▶ [TASK STATEMENT] Write out every line of the material exactly as it appears.

▶ [SOURCE DATA]
<<<<
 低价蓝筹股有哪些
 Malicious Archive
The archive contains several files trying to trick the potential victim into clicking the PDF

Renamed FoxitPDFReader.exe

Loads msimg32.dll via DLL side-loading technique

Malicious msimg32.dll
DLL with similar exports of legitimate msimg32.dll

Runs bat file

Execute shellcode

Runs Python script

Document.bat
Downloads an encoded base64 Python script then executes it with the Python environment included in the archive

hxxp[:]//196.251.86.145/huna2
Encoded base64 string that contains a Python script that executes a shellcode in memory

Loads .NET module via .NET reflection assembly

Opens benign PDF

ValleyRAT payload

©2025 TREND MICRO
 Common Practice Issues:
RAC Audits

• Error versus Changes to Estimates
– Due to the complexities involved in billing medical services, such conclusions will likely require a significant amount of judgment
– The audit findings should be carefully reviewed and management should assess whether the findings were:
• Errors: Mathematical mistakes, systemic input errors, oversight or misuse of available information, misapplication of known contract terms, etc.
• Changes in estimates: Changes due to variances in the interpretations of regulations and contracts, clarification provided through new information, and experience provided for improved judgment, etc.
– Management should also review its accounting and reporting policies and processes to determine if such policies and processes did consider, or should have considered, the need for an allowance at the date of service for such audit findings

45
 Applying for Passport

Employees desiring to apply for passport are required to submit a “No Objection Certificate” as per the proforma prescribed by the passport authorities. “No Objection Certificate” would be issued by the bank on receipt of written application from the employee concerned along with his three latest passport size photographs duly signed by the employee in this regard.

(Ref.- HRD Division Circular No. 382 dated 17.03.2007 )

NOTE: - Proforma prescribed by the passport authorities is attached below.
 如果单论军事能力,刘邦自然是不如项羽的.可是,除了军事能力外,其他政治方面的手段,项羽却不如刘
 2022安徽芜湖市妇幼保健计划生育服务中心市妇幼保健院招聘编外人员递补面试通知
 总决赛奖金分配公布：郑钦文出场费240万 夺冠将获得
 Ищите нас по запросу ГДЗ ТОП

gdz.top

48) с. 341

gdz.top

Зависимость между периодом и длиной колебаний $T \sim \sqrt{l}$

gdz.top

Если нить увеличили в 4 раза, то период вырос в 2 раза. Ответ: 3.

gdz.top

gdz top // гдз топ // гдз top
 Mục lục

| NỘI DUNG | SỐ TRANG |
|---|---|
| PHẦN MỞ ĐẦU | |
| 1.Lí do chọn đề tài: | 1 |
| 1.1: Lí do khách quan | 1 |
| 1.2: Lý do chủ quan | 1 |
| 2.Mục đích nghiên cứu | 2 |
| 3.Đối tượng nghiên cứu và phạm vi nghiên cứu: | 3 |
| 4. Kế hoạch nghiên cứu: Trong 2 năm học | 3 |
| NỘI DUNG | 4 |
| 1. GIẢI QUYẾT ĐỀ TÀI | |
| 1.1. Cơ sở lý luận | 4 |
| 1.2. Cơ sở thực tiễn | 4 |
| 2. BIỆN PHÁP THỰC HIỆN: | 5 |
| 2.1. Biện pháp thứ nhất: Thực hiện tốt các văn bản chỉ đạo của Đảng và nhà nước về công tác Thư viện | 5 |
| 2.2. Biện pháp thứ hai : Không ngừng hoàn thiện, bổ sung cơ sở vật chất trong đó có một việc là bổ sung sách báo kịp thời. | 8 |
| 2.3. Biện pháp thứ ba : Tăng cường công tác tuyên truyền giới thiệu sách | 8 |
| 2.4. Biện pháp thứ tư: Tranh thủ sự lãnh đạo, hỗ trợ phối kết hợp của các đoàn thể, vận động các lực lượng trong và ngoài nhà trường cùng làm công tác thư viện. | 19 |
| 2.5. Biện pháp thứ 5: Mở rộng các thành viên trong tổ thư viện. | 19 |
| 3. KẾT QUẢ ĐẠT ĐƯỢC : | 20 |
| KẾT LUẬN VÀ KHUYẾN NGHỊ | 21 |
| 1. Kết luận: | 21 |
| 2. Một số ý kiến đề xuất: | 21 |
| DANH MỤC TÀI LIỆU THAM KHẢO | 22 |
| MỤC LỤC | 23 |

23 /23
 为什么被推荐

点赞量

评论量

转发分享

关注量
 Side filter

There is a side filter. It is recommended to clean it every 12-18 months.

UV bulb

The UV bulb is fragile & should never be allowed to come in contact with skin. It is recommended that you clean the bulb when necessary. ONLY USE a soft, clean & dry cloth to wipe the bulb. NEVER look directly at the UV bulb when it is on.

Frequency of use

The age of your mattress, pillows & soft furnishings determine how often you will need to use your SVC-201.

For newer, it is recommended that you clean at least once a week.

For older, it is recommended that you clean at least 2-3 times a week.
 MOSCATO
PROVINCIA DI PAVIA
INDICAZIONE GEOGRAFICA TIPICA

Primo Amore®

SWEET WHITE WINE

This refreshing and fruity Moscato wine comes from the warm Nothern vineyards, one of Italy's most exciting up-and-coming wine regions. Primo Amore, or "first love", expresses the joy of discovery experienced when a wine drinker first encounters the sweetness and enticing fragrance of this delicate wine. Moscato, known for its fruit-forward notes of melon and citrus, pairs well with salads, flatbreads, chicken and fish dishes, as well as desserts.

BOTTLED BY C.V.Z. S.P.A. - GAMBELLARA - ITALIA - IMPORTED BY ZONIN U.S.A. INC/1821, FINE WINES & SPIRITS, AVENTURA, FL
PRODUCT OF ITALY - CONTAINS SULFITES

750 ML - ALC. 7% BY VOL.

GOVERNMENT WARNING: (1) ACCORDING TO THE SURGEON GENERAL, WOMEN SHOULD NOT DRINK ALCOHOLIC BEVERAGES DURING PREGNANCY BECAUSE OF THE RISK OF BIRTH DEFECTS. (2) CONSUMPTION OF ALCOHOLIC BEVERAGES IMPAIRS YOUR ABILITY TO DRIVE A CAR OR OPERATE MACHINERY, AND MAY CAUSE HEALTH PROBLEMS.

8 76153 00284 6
>>>>
▶ [ANSWER TO THE EXERCISE]
 低价蓝筹股有哪些
 Malicious Archive
The archive contains several files trying to trick the potential victim into clicking the PDF

Renamed FoxitPDFReader.exe

Loads msimg32.dll via DLL side-loading technique

Malicious msimg32.dll
DLL with similar exports of legitimate msimg32.dll

Runs bat file

Execute shellcode

Runs Python script

Document.bat
Downloads an encoded base64 Python script then executes it with the Python environment included in the archive

hxxp[:]//196.251.86.145/huna2
Encoded base64 string that contains a Python script that executes a shellcode in memory

Loads .NET module via .NET reflection assembly

Opens benign PDF

ValleyRAT payload

©2025 TREND MICRO
 Common Practice Issues:
RAC Audits

• Error versus Changes to Estimates
– Due to the complexities involved in billing medical services, such conclusions will likely require a significant amount of judgment
– The audit findings should be carefully reviewed and management should assess whether the findings were:
• Errors: Mathematical mistakes, systemic input errors, oversight or misuse of available information, misapplication of known contract terms, etc.
• Changes in estimates: Changes due to variances in the interpretations of regulations and contracts, clarification provided through new information, and experience provided for improved judgment, etc.
– Management should also review its accounting and reporting policies and processes to determine if such policies and processes did consider, or should have considered, the need for an allowance at the date of service for such audit findings

45
 Applying for Passport

Employees desiring to apply for passport are required to submit a “No Objection Certificate” as per the proforma prescribed by the passport authorities. “No Objection Certificate” would be issued by the bank on receipt of written application from the employee concerned along with his three latest passport size photographs duly signed by the employee in this regard.

(Ref.- HRD Division Circular No. 382 dated 17.03.2007 )

NOTE: - Proforma prescribed by the passport authorities is attached below.
 如果单论军事能力,刘邦自然是不如项羽的.可是,除了军事能力外,其他政治方面的手段,项羽却不如刘
 2022安徽芜湖市妇幼保健计划生育服务中心市妇幼保健院招聘编外人员递补面试通知
 总决赛奖金分配公布：郑钦文出场费240万 夺冠将获得
 Ищите нас по запросу ГДЗ ТОП

gdz.top

48) с. 341

gdz.top

Зависимость между периодом и длиной колебаний $T \sim \sqrt{l}$

gdz.top

Если нить увеличили в 4 раза, то период вырос в 2 раза. Ответ: 3.

gdz.top

gdz top // гдз топ // гдз top
 Mục lục

| NỘI DUNG | SỐ TRANG |
|---|---|
| PHẦN MỞ ĐẦU | |
| 1.Lí do chọn đề tài: | 1 |
| 1.1: Lí do khách quan | 1 |
| 1.2: Lý do chủ quan | 1 |
| 2.Mục đích nghiên cứu | 2 |
| 3.Đối tượng nghiên cứu và phạm vi nghiên cứu: | 3 |
| 4. Kế hoạch nghiên cứu: Trong 2 năm học | 3 |
| NỘI DUNG | 4 |
| 1. GIẢI QUYẾT ĐỀ TÀI | |
| 1.1. Cơ sở lý luận | 4 |
| 1.2. Cơ sở thực tiễn | 4 |
| 2. BIỆN PHÁP THỰC HIỆN: | 5 |
| 2.1. Biện pháp thứ nhất: Thực hiện tốt các văn bản chỉ đạo của Đảng và nhà nước về công tác Thư viện | 5 |
| 2.2. Biện pháp thứ hai : Không ngừng hoàn thiện, bổ sung cơ sở vật chất trong đó có một việc là bổ sung sách báo kịp thời. | 8 |
| 2.3. Biện pháp thứ ba : Tăng cường công tác tuyên truyền giới thiệu sách | 8 |
| 2.4. Biện pháp thứ tư: Tranh thủ sự lãnh đạo, hỗ trợ phối kết hợp của các đoàn thể, vận động các lực lượng trong và ngoài nhà trường cùng làm công tác thư viện. | 19 |
| 2.5. Biện pháp thứ 5: Mở rộng các thành viên trong tổ thư viện. | 19 |
| 3. KẾT QUẢ ĐẠT ĐƯỢC : | 20 |
| KẾT LUẬN VÀ KHUYẾN NGHỊ | 21 |
| 1. Kết luận: | 21 |
| 2. Một số ý kiến đề xuất: | 21 |
| DANH MỤC TÀI LIỆU THAM KHẢO | 22 |
| MỤC LỤC | 23 |

23 /23
 为什么被推荐

点赞量

评论量

转发分享

关注量
 Side filter

There is a side filter. It is recommended to clean it every 12-18 months.

UV bulb

The UV bulb is fragile & should never be allowed to come in contact with skin. It is recommended that you clean the bulb when necessary. ONLY USE a soft, clean & dry cloth to wipe the bulb. NEVER look directly at the UV bulb when it is on.

Frequency of use

The age of your mattress, pillows & soft furnishings determine how often you will need to use your SVC-201.

For newer, it is recommended that you clean at least once a week.

For older, it is recommended that you clean at least 2-3 times a week.
 MOSCATO
PROVINCIA DI PAVIA
INDICAZIONE GEOGRAFICA TIPICA

Primo Amore®

SWEET WHITE WINE

This refreshing and fruity Moscato wine comes from the warm Nothern vineyards, one of Italy's most exciting up-and-coming wine regions. Primo Amore, or "first love", expresses the joy of discovery experienced when a wine drinker first encounters the sweetness and enticing fragrance of this delicate wine. Moscato, known for its fruit-forward notes of melon and citrus, pairs well with salads, flatbreads, chicken and fish dishes, as well as desserts.

BOTTLED BY C.V.Z. S.P.A. - GAMBELLARA - ITALIA - IMPORTED BY ZONIN U.S.A. INC/1821, FINE WINES & SPIRITS, AVENTURA, FL
PRODUCT OF ITALY - CONTAINS SULFITES

750 ML - ALC. 7% BY VOL.

GOVERNMENT WARNING: (1) ACCORDING TO THE SURGEON GENERAL, WOMEN SHOULD NOT DRINK ALCOHOLIC BEVERAGES DURING PREGNANCY BECAUSE OF THE RISK OF BIRTH DEFECTS. (2) CONSUMPTION OF ALCOHOLIC BEVERAGES IMPAIRS YOUR ABILITY TO DRIVE A CAR OR OPERATE MACHINERY, AND MAY CAUSE HEALTH PROBLEMS.

8 76153 00284 6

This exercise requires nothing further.